Friday, January 25, 2013

Weren't we just here?

The answer is yes! We were just here. Just ten days before our sweet Brooklyn was diagnosed with leukemia we were bringing our second baby girl home from the hospital after a rather lengthy stay in the NICU. She was born 7 weeks premature. Prior to her arrival I spent a week in the high risk maternity unit after being diagnosed with a dangerous liver disease. Needless to say after all of that I was feeling pretty confident that we had filled our dramatic family event quota for the year. I was sorely mistaken.

To most people, it would seem a bit unfair that a single family should encounter so much trauma in such a short amount of time, and they would be correct. It sucks big time. I'd much rather be sitting at the park, still big and pregnant, watching my pixie headed two year old tromps around the playground getting dirty. Instead I'm holed up in my house under quarantine during one of the worst flu seasons to date with a 5 pound one month old and an immunosuppressed toddler.

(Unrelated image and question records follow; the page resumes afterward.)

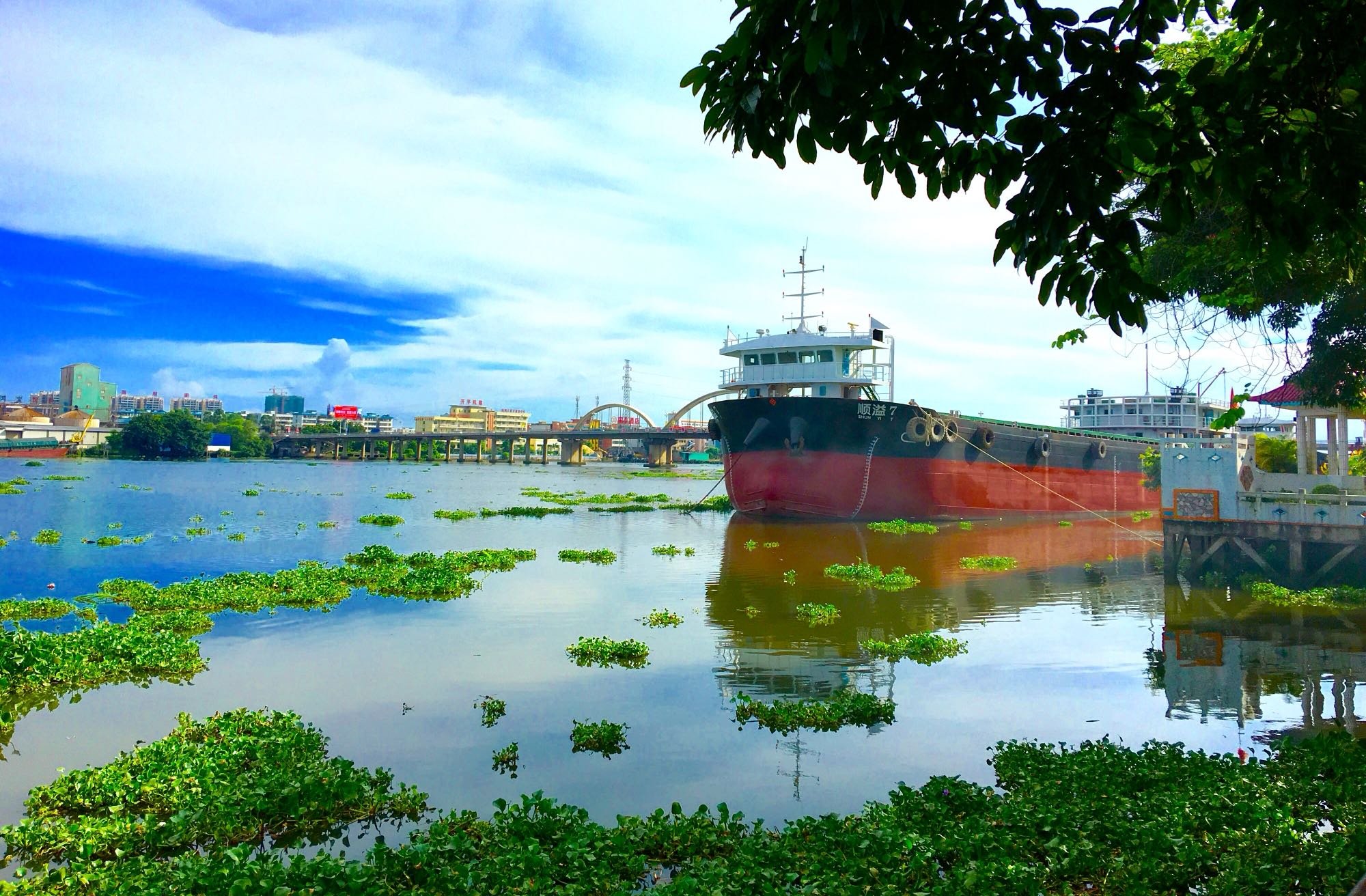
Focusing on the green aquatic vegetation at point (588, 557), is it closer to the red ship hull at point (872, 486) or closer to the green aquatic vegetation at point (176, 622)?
the green aquatic vegetation at point (176, 622)

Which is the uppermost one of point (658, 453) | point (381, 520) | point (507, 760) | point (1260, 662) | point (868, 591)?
point (658, 453)

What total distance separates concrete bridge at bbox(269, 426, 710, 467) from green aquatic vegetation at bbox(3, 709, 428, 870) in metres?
114

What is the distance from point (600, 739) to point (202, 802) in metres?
4.16

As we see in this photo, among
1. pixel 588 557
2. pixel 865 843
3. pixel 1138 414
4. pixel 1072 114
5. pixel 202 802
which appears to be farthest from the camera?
pixel 1138 414

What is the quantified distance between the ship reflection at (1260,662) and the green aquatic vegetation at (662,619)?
28.2ft

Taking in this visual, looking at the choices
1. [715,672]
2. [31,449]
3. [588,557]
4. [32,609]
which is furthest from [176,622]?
[31,449]

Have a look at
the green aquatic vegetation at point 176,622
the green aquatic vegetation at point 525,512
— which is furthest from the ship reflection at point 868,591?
the green aquatic vegetation at point 525,512

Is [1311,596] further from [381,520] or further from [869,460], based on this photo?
[381,520]

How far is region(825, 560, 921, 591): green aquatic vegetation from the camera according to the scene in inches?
850

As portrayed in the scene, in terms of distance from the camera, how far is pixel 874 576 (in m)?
22.4

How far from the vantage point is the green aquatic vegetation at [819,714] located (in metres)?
10.8

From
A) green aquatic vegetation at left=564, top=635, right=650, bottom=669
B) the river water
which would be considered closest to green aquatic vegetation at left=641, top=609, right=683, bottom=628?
the river water

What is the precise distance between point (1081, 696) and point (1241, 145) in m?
10.4

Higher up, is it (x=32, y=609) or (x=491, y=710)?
(x=32, y=609)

It would be easy to sit in my confined state and dwell on the way things should be, and I'd honestly be lying if I said I hadn't sobbed over a glass of wine at least a few times in the week since Brooklyn's diagnosis, but I'm reasonable enough to know that this is not at all productive. Wallowing is not going to help my preemie catchup developmentally and it sure as hell isn't going to save Brooklyn's life. If the news is bad enough, then cry, get it all out. But after that, pick yourself up and figure out what needs to be done next.

The silver lining here is that I'm not entirely sure that I would have been able to care for Brooklyn during this time if I were just a week away from having Indie. Instead I am lucky enough to have both of my girls, safe and sound under one roof and in my arms. Always look for the silver lining. Always.